When to Take That Long, Slow Walk to the Mound
The times through the order penalty is actually a pitch count penalty. The standard line has been that teams should begin feeling guilty about leaving the starter in once the leadoff hitter comes up the third time. And if you assume that the TTOP penalty is universal and kicks in at that very moment, it makes sense as a strategy. Some have gone as far as suggesting that rosters should be built around TTOP.

But the reality is that it probably has more to do with pitch count, likely intermixed with a much greater variation in how much individual starters can actually give to the cause. There probably are guys who are only good for about 60 pitches and 18 batters. The problem I think is that there are only two roles in the modern pitching staff. There are the guys who throw 100 pitches and guys who throw 20, and there seems to be no allowance for the guy who lands somewhere in the middle. Maybe TTOP is actually a pathology of overly rigid roster construction.

Instead, I’d suggest that managers pay attention to things that they already tend to pay attention to. We have good evidence that pitch count is the real culprit in stealing pitchers’ mojo. It’s entirely possible that some are more susceptible to this theft than others, though all seem to suffer. Instead of relying on the TTOP framework, maybe it’s better to dig deeper into understanding each pitcher and how his body handles fatigue, combined with how much work he’s had to do. This is a decision that has to be made on a case-to-case basis.

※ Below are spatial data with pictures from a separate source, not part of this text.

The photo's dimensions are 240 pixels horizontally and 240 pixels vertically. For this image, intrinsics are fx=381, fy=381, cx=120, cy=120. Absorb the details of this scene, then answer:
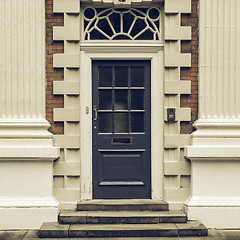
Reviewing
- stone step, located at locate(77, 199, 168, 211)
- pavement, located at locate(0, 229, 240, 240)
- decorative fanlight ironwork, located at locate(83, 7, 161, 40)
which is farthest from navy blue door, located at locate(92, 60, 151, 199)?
pavement, located at locate(0, 229, 240, 240)

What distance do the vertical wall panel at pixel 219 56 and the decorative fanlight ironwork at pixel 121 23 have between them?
878 mm

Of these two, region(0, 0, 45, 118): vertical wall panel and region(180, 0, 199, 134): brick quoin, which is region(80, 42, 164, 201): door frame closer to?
region(180, 0, 199, 134): brick quoin

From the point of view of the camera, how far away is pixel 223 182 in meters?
6.48

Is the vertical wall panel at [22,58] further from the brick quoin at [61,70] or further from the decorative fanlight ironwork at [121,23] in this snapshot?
the decorative fanlight ironwork at [121,23]

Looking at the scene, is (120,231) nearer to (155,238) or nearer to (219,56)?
(155,238)

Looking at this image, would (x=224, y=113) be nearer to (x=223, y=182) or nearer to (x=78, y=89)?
(x=223, y=182)

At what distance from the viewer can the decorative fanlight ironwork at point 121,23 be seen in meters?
6.81

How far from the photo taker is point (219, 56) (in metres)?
6.59

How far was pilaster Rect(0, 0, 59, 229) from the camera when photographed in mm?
6398

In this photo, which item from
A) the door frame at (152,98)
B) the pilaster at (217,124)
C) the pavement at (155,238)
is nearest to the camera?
the pavement at (155,238)

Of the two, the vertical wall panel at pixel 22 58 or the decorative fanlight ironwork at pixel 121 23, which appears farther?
the decorative fanlight ironwork at pixel 121 23

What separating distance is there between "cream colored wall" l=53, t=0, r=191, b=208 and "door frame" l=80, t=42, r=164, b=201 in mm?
157

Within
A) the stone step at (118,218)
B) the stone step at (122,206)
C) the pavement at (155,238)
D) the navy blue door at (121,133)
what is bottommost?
the pavement at (155,238)

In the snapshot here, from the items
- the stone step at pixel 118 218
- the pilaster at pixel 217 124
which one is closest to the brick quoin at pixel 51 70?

Or maybe that misses the point. Maybe defaulting to TTOP is the right decision for the wrong reason. If we leave the decision of taking the pitcher out to the manager and touchy-feely stuff like figuring out of the pitcher is tired, then does he let things like the fact that his pitcher swears up and down that he’s okay for the ninth inning to sway him? Perhaps using the third time through the order as a marker of when to take the pitcher out isn’t the optimal strategy, but is it a better strategy than what’s currently being used? Taking the timing of the decision away from the manager might mean pulling a pitcher too early, but perhaps too early is better than too late, especially if the team can structure a bullpen that picks up the slack. Managers are human and they can fall prey to the optimism bias that says “Oh, he’ll be good for another couple of batters…” and in that time, give up the game.

The reality though is that a more nuanced understanding could produce even better results. Whether we have the technology to be rational about what that more nuanced approach looks like is a different story. So, in a weird way, TTOP might be the best strategy, though not for the reasons that we believe it is.